Drug interactions between Fortovase and Reyataz
Results for the following 2 drugs: |
|
|---|---|
| Fortovase (saquinavir) | |
| Reyataz (atazanavir) | |
Interactions between your selected drugs
saquinavir ⇔ atazanavir
Applies to: Fortovase (saquinavir) and Reyataz (atazanavir)

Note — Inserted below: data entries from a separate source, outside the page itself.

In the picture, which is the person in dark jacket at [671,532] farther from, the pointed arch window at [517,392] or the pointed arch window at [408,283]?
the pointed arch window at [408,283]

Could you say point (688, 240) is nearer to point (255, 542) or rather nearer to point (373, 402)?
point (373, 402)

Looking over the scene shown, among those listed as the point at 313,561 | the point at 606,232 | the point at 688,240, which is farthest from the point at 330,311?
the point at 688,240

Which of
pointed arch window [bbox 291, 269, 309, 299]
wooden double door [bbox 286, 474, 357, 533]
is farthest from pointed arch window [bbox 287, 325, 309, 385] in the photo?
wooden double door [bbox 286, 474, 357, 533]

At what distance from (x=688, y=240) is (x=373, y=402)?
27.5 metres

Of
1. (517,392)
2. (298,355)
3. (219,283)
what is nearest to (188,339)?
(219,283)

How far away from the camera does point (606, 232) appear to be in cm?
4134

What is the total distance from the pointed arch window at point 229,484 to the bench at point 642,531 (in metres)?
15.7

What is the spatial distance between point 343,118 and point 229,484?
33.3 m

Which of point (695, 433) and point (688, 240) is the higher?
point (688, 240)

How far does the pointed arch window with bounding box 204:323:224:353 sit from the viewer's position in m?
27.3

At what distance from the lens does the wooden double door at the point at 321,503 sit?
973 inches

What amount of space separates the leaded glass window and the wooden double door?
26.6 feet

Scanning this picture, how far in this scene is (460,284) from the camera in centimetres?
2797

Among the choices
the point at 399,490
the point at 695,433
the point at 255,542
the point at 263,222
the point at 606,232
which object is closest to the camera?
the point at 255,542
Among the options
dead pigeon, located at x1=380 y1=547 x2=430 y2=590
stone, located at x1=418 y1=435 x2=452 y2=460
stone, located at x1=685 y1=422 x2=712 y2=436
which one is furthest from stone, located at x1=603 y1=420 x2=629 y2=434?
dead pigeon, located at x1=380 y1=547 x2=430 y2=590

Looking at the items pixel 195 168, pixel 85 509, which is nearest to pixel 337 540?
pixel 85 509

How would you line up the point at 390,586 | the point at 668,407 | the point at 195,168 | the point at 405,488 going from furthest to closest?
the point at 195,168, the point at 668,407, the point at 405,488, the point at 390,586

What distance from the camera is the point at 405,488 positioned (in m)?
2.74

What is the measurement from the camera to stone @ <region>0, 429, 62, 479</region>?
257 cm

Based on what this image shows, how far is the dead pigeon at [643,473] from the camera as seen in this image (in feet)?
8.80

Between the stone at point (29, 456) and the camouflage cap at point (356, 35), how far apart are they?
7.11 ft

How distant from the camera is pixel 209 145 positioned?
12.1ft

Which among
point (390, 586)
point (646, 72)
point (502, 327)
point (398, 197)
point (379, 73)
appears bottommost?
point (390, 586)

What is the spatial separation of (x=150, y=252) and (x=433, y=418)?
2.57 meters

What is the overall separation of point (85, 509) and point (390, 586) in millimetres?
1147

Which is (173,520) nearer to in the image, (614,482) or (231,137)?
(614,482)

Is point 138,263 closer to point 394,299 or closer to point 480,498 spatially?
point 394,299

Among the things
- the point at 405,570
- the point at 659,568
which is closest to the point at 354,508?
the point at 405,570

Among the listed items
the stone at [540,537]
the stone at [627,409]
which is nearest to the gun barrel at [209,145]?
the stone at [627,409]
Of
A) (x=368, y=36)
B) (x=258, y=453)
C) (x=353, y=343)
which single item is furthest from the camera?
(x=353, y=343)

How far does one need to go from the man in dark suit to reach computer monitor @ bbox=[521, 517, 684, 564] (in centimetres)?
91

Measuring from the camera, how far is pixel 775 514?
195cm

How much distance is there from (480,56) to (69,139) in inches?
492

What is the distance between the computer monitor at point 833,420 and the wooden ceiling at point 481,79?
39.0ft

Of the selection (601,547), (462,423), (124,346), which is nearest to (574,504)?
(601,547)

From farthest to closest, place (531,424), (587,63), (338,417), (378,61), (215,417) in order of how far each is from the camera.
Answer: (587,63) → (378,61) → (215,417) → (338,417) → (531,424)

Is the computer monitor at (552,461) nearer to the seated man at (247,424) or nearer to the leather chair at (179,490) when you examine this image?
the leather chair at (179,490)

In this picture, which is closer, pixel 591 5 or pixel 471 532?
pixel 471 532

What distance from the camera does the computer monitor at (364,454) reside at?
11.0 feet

ADJUST DOSE: Coadministration with atazanavir may significantly increase the plasma concentrations of saquinavir. The mechanism is atazanavir inhibition of CYP450 3A4, the isoenzyme responsible for the metabolic clearance of saquinavir. In 7 study subjects, atazanavir (400 mg once a day for 7 days) increased the mean steady-state peak plasma concentration (Cmax), area under the concentration-time curve (AUC) and trough plasma concentration (Cmin) of saquinavir from the soft gelatin capsule (SGC 1200 mg once a day) by 339%, 449% and 586%, respectively, compared to administration of saquinavir SGC alone. Administration of atazanavir and saquinavir SGC at 1200 mg once a day resulted in daily saquinavir systemic exposures similar to those observed with standard therapeutic dosing of saquinavir SGC alone at 1200 mg three times a day. However, the Cmax is about 79% higher. The interaction has also been studied with saquinavir mesylate (hard gelatin capsule, or HGC) in a ritonavir-boosted regimen. In 18 HIV patients, coadministration of atazanavir (300 mg once a day) and saquinavir HGC/ritonavir (1600 mg/100 mg once a day) resulted in a 42% increase in Cmax, a 60% increase in AUC, and a 112% increase in trough plasma concentration (Cmin) of saquinavir. Atazanavir pharmacokinetics were similar to those obtained in patients receiving atazanavir/ritonavir without saquinavir. No data are available for saquinavir HGC/ritonavir given in a dosage of 1000 mg/100 mg twice daily with atazanavir 300 mg once a day.
MANAGEMENT: Appropriate dosing recommendations for saquinavir or ritonavir-boosted saquinavir in combination with atazanavir have not been established. A regimen consisting of atazanavir 400 mg or 600 mg and saquinavir HGC 1200 mg given once daily in combination with two nucleoside reverse transcriptase inhibitors has been studied in antiretroviral-experienced patients and appears to be safe and as effective as ritonavir-boosted saquinavir given as 400 mg/400 mg twice daily with two NRTIs. However, data are limited.